:: Testo fornito ::

L’album si chiude con “Addii”, un brano orientaleggiante dove tutti gli strumenti etnici la fanno da padrone, in cui Odierna torna a ribadire la concezione del suo score, come dice egli stesso nel libretto: “Quando Salvatore Chiosi [il regista] m’ha parlato del film e della bella storia mi sono immediatamente chiesto: come posso servire questa pellicola con la mia musica?
Essendo ambientato nella metà dell’800 scriverò una musica in stile tardo romantico o no?
La musica seguirà sintassi extradiegetiche e filologiche o entro nei solchi delle immagini in modo astratto?
Sulle prime immagini poi la soluzione. Faccio sicuramente ricorso alle nozioni acquisite durante gli studi della composizione sulla musica romantica ma le filtro attraverso il mio personale percorso fatto di severe impostazioni classiche e accademiche e le altre mie grandi passioni come il jazz, la musica popolare.

:::
:: Voci fornite ::

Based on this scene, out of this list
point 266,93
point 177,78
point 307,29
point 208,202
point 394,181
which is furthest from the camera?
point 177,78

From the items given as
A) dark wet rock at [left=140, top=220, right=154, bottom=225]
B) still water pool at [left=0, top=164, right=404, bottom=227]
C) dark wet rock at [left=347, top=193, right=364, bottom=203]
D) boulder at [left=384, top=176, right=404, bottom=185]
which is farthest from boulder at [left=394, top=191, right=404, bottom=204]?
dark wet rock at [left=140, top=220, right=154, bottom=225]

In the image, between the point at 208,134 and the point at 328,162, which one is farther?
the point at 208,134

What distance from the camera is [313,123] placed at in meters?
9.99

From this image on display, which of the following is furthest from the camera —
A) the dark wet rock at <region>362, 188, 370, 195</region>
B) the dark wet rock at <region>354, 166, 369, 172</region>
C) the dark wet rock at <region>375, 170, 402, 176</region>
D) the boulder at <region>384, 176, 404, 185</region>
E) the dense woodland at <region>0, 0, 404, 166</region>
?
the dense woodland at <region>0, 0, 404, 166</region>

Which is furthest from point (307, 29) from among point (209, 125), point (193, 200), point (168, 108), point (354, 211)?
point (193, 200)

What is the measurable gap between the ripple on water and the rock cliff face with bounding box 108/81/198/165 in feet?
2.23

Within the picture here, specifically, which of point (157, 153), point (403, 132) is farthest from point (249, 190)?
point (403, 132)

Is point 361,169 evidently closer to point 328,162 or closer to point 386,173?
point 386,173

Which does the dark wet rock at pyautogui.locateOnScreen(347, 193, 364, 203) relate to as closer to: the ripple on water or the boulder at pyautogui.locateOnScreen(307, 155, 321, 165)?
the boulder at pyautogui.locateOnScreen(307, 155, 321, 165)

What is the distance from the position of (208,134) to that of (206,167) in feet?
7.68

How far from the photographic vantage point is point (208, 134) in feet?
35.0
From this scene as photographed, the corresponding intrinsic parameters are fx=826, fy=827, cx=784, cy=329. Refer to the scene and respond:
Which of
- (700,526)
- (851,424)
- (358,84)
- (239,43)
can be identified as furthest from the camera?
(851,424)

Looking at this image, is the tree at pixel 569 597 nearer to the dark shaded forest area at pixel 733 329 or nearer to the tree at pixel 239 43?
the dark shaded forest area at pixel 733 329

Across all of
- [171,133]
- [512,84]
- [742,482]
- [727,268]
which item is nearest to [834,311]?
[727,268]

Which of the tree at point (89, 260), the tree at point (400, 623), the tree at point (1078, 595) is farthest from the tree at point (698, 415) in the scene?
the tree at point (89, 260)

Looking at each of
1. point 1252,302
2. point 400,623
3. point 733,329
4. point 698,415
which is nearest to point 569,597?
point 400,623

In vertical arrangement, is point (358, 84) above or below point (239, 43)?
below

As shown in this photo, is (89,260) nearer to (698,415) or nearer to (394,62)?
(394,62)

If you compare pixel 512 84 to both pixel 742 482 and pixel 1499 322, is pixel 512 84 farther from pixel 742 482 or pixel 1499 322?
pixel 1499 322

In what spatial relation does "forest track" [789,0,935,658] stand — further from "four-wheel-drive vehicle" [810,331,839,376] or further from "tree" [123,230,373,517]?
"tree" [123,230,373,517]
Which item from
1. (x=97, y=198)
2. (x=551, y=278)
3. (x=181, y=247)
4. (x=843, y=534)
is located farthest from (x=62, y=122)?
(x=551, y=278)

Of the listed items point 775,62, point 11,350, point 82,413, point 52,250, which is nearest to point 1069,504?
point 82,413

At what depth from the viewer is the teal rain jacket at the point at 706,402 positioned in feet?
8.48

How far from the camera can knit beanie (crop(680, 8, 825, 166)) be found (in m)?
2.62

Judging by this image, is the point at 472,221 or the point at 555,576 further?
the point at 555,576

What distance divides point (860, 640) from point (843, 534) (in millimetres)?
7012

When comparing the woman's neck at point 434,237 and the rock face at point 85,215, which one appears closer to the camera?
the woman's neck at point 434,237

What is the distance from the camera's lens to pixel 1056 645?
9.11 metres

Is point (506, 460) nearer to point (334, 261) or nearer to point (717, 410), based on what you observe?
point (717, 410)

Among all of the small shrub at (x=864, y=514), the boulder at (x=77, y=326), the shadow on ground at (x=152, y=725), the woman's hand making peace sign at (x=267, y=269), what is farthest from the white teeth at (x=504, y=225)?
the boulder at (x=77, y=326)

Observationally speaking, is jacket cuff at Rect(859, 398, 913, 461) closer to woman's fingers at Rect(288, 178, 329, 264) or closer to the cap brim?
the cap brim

:::

- **Sfida 1**
Con quale brano si chiude l'album secondo il testo fornito?
- **Sfida 2**
Ricopia dal testo fornito il tratto che va da "L’album si chiude" fino a "in modo astratto?".
Le righe non servono per lo svolgimento.

- **Risposta 1**
Con "Addii", un brano orientaleggiante.

- **Risposta 2**
L’album si chiude con “Addii”, un brano orientaleggiante dove tutti gli strumenti etnici la fanno da padrone, in cui Odierna torna a ribadire la concezione del suo score, come dice egli stesso nel libretto: “Quando Salvatore Chiosi [il regista] m’ha parlato del film e della bella storia mi sono immediatamente chiesto: come posso servire questa pellicola con la mia musica?
Essendo ambientato nella metà dell’800 scriverò una musica in stile tardo romantico o no?
La musica seguirà sintassi extradiegetiche e filologiche o entro nei solchi delle immagini in modo astratto?